Think of a job interview as finding what you like doing best and getting someone to pay you for it!
Sounds pretty cool, no?
Here are some secrets to help you nab the job of your dreams.
- Pump yourself up
- Ask others to pump you up
- Strike a Super Hero pose
- Refresh your research and review the job description
- Prepare talking points
- Demonstrate how you’re a good cultural fit
- Avoid talking salary at first interview
- Prepare ahead to answer common questions
- Prepare ahead to ask important questions
Let’s review these one at a time…
Use Positive Psychology
1. Pump yourself up to mitigate fears and low self-esteem.
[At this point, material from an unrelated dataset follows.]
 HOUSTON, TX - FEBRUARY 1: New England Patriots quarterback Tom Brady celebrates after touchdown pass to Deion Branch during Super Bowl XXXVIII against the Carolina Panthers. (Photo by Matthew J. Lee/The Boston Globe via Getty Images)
Feel confident and you’ll be confident. Whatever fears you may have, they’ll potentially show up on your face or body. Think you don’t have the skills or experience? Worry they’ll think you’re too old or too young? You may unconsciously hunch up your shoulders, exhibit a nervous habit like twisting your hair or playing with your jewelry, or just have a pained expression on your face. So, before you go to the interview, practice keeping your worries out of your internal dialogue.
Tell yourself you can do this job! Get out a piece up paper and write down all the skills they’re looking for. Then document the clear connections between this job and your skills by jotting down examples of how/when you’ve demonstrated you excel at these skills – if not in a past job, then perhaps in your life outside of work (e.g., as a volunteer, parent or student). Be prepared, if asked, to showcase these skills by offering up little “stories” that show you in your best light.
2. Ask friends and family to pump you up, preferably right before your interview.
Fish for compliments. That’s right! Research by Harvard Business School found that fishing for compliments before your interview will positively affect your performance. Pretty cool, no? If you can get someone else to deliver an ‘appreciate jolt’ it will impact you both emotionally and physiologically.
Don’t be shy about asking for this praise. As useful as pumping yourself up can be, researchers found that getting positive reinforcement from your social network is even more effective.
3. Strike a Super Hero pose.
Before your interview, take a moment to yourself. I like to arrive a bit early and go into the restroom. Stand with hands on hips. Or try the Rocky Balboa Victory Pose with arms up. Legs wide. Chin slightly lifted. Hold for two minutes. This decreases stress hormones in your body and bolsters your confidence.
Now smile. Keep smiling, all the way up until, through and after the interview. You’re the perfect candidate. You’ve got this!
Articulate How You’ll Meet the Employer’s Needs
4. Refresh your research about the organization, review the job description and be ready with examples that show you’re a good match.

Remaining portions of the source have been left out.